TEXT SEGMENT →
February 3, 2010

Evidence-Based Medicine Requires Appropriate Clinical Context

Author Affiliations

Author Affiliations: Department of Medicine, Rush University Medical Center, Chicago, Illinois (Dr McNutt); and Division of Gastrointestinal and Endocrine Surgery, University of Texas Southwestern Medical Center, Dallas (Dr Livingston). Drs McNutt and Livingston are Contributing Editors, JAMA.

JAMA. 2010;303(5):454-455. doi:10.1001/jama.2010.47

What if a patient—after diagnostic tests have been performed and there is no more certainty to obtain—still has a 1 in 100 chance of having venous thromboembolism (VTE)? Should the patient's physician engage the patient in a discussion of the harm and benefit of anticoagulation? What if the chance of VTE was 1 in 20? Or even 1 in 10?

Most clinicians may have difficulty answering these questions because of the need for judgment about treatment when certainty is impossible. This judgment has to balance the absolute benefit against the absolute harm for treating a disease when there is uncertainty that the disease exists. This concept reflects a treatment threshold1 representing the probability of a disease, such as VTE, above which treatment would provide more benefit than harm, and below which treatment would produce more harm than benefit. If this probability is not known, and if variations in the individual patient's probabilities after testing is completed are not considered within the clinical practice context, physicians will have difficulty applying evidence-based medicine to patient care.

[Collected data entries]
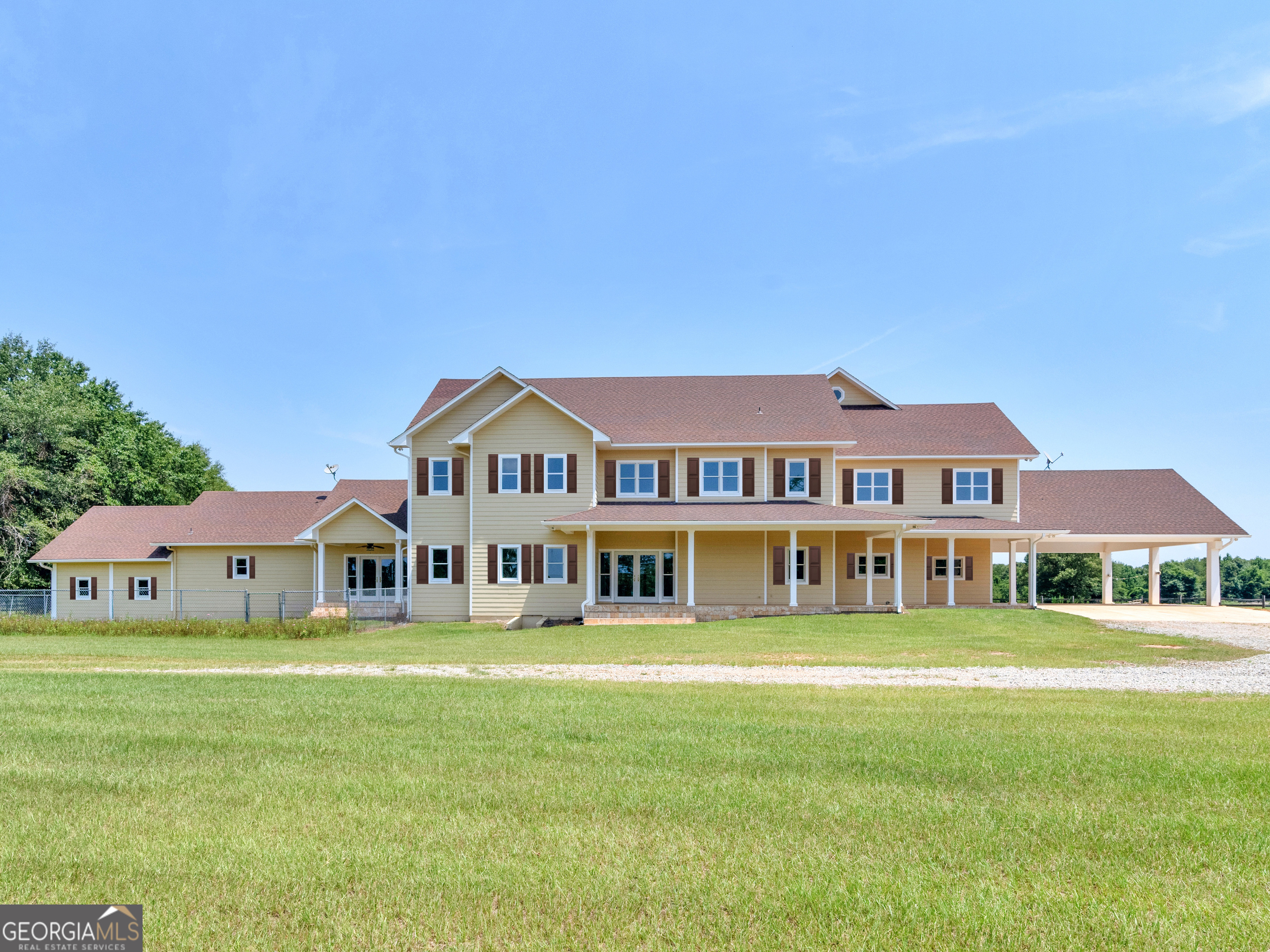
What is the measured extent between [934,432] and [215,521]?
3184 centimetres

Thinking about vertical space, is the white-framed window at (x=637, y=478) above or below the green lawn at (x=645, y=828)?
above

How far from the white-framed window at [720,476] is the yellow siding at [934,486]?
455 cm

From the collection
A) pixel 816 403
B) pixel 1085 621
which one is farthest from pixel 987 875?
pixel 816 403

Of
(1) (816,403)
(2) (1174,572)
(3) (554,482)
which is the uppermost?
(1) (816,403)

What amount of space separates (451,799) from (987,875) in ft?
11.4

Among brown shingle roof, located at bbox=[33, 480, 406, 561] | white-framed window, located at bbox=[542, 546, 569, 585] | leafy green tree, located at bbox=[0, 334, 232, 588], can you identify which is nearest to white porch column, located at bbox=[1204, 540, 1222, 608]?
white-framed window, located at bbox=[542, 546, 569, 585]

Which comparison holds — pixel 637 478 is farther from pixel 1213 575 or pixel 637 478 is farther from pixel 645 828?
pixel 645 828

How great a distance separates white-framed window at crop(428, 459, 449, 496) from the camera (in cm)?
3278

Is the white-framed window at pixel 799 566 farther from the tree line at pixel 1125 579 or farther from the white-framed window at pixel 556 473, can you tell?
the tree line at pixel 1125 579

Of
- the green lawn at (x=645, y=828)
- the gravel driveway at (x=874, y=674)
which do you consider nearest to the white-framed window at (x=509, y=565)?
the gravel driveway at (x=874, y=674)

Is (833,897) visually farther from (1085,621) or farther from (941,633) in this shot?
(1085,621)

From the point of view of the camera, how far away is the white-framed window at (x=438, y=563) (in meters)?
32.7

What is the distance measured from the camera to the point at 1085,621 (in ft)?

--

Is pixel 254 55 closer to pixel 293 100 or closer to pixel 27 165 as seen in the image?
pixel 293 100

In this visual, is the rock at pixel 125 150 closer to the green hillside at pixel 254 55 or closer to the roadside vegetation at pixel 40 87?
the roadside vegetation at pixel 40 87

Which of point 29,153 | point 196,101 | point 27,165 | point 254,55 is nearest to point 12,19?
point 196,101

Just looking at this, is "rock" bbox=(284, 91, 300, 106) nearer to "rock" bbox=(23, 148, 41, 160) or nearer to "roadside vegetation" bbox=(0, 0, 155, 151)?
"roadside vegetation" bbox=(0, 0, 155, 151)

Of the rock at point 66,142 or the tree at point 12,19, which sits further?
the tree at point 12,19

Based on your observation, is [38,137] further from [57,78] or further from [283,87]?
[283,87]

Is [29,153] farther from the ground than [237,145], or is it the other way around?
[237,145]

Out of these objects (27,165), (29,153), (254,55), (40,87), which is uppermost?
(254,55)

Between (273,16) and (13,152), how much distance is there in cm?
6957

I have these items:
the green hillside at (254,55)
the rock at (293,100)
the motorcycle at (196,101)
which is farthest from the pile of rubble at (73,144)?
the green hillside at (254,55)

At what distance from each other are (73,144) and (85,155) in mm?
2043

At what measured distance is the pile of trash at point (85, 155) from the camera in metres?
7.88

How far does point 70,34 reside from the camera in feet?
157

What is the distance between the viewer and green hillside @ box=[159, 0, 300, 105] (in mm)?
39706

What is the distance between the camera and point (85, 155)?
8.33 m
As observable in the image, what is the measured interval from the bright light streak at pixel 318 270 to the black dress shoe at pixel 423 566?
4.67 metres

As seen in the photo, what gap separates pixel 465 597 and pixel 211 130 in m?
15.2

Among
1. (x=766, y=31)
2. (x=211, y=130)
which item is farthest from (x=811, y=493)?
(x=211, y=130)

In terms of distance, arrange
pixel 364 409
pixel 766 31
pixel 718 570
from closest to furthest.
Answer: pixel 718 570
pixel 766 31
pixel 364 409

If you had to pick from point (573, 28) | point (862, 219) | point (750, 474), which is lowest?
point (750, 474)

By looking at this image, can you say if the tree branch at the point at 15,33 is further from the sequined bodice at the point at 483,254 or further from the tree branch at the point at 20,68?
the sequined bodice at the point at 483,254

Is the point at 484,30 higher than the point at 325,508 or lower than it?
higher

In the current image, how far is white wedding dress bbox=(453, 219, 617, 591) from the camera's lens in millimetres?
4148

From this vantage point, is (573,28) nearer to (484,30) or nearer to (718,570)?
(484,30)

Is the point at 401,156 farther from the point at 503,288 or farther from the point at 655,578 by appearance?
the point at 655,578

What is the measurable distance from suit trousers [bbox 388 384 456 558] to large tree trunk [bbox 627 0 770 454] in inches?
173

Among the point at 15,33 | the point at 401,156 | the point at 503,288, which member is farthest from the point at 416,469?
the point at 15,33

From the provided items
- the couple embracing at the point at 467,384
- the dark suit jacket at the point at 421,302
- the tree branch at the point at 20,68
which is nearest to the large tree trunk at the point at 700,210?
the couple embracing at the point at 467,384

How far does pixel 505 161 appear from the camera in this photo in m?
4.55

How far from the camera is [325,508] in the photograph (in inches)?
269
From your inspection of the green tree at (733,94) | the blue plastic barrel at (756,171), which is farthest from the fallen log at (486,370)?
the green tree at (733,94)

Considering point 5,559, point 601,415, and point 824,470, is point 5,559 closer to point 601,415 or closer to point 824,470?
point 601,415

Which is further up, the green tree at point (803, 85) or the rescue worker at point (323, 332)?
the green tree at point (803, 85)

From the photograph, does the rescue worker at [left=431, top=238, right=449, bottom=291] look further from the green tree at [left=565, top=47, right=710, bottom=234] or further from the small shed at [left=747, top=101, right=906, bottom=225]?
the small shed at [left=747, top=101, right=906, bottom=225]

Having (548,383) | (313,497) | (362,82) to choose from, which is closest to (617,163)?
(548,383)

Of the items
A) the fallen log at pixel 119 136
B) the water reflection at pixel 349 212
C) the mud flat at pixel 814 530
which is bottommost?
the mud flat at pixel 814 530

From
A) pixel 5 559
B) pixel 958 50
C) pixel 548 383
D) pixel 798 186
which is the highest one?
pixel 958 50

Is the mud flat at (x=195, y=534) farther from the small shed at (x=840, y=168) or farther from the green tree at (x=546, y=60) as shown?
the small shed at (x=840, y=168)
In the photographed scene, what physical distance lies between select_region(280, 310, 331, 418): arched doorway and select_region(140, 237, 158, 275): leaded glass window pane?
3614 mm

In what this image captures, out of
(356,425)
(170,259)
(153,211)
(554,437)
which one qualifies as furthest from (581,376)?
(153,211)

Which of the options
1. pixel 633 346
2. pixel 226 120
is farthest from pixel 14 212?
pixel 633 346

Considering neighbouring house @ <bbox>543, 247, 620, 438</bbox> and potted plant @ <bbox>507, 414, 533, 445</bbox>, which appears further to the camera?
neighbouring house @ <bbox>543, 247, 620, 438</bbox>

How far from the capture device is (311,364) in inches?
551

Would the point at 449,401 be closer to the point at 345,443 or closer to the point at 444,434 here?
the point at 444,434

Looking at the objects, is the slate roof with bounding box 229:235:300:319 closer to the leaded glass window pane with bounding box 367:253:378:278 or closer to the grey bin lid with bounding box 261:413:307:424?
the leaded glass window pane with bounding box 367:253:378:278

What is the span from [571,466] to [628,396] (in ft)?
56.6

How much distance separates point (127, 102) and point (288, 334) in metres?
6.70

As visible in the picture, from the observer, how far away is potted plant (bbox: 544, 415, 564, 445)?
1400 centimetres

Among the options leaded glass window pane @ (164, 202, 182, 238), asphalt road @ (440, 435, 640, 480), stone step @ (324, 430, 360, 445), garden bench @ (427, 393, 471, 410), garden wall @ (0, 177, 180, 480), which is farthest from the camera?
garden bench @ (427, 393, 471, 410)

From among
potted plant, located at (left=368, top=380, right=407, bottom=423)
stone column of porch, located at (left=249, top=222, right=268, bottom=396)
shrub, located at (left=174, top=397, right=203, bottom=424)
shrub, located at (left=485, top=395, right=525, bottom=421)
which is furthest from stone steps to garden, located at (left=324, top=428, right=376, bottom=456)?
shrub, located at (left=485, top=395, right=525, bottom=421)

--

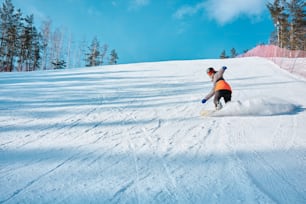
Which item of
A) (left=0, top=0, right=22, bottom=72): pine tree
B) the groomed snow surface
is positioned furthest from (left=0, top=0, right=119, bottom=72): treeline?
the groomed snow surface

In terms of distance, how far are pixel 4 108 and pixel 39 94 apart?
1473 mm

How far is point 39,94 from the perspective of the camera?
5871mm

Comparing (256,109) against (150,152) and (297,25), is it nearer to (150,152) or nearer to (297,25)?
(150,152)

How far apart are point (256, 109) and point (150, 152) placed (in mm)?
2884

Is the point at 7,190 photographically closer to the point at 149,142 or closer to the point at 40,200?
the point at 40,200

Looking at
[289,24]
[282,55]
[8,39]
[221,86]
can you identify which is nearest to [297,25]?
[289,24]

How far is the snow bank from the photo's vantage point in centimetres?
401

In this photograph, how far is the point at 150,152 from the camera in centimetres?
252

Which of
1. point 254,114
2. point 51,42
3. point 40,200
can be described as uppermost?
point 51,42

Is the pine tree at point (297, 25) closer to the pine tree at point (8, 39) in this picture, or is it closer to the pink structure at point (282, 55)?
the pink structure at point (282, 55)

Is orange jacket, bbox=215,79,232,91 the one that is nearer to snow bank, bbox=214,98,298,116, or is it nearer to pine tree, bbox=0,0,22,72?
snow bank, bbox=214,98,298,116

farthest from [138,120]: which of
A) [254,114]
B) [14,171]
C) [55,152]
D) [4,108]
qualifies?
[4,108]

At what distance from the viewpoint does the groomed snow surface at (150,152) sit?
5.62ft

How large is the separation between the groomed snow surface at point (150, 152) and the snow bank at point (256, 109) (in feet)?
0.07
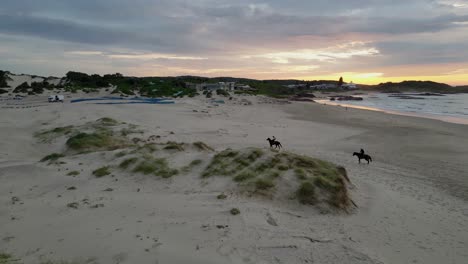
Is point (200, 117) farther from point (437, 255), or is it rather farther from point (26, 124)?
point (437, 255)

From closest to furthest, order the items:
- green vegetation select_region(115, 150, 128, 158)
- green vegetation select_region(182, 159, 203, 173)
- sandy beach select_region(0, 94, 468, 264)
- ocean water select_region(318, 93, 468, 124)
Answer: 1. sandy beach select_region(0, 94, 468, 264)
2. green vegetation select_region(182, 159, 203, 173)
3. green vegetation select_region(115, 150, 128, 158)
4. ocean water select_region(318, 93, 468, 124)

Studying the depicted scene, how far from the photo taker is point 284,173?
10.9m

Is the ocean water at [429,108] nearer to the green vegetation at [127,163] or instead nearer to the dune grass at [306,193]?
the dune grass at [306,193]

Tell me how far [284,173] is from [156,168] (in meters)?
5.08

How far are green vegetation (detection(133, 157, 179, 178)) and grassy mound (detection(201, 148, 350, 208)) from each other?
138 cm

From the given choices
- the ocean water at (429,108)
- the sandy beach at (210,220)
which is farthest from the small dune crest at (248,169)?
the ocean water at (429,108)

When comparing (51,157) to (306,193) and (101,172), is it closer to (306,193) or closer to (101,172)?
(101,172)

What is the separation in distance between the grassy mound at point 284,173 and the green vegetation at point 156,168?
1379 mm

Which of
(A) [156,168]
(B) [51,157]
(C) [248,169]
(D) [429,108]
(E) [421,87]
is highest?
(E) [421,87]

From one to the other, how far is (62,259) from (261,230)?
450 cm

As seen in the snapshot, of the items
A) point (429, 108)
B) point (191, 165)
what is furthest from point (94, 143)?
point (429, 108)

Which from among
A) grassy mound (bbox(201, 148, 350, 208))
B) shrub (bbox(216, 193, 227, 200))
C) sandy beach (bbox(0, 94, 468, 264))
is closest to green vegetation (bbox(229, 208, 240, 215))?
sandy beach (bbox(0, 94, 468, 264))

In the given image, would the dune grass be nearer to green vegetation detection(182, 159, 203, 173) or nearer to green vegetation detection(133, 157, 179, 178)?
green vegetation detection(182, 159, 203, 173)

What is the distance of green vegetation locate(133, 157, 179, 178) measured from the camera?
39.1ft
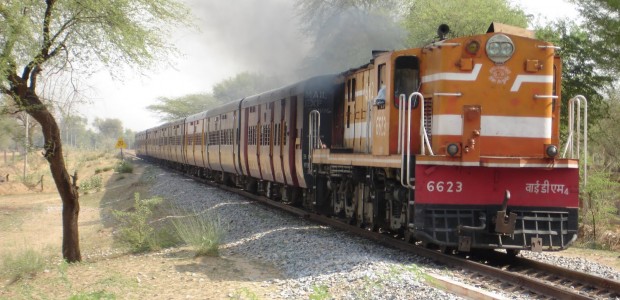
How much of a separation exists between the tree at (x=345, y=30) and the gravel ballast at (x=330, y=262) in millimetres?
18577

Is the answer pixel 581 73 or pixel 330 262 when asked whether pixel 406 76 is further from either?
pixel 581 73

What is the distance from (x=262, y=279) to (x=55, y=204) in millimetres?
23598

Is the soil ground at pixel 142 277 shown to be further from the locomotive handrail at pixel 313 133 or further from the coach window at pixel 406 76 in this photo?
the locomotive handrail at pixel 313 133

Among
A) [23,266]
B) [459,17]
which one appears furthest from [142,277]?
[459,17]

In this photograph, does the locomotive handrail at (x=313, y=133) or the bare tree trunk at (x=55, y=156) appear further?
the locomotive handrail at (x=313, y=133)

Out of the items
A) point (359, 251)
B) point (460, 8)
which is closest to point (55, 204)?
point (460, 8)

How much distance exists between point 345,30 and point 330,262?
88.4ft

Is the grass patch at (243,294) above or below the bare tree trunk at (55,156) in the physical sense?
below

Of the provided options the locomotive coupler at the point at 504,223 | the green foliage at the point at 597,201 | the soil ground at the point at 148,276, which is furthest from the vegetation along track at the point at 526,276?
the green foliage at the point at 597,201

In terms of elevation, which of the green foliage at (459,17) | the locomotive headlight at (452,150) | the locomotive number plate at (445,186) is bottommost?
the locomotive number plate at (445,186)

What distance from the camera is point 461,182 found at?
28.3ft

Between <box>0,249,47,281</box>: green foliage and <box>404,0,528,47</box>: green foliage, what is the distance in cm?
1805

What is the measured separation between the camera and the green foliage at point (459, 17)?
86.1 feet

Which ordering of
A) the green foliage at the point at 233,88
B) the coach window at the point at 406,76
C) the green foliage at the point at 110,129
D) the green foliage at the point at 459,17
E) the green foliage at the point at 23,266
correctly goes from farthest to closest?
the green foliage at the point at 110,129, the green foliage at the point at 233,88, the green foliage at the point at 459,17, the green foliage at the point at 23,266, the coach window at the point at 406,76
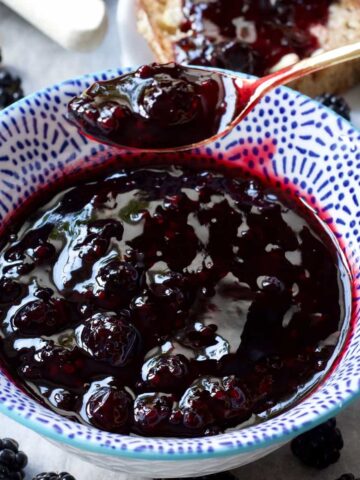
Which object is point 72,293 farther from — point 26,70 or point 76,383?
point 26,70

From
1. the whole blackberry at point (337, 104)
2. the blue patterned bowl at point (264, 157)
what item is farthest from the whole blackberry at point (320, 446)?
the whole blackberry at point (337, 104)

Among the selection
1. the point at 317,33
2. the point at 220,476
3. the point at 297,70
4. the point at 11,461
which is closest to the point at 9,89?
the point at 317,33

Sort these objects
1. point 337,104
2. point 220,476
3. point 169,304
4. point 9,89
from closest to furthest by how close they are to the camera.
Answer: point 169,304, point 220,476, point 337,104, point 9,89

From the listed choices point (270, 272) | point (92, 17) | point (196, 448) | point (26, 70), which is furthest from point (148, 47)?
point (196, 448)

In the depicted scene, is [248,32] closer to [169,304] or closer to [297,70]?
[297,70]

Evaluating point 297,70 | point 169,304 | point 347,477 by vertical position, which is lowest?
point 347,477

HOW TO COMPLETE THIS TASK → Transcribe the stretch of the editorial from "JAMA. 2010;303(5):454-455. doi:10.1001/jama.2010.47" through "even 1 in 10?". Rely on the editorial alone when responding.

EXERCISE ANSWER →
JAMA. 2010;303(5):454-455. doi:10.1001/jama.2010.47

What if a patient—after diagnostic tests have been performed and there is no more certainty to obtain—still has a 1 in 100 chance of having venous thromboembolism (VTE)? Should the patient's physician engage the patient in a discussion of the harm and benefit of anticoagulation? What if the chance of VTE was 1 in 20? Or even 1 in 10?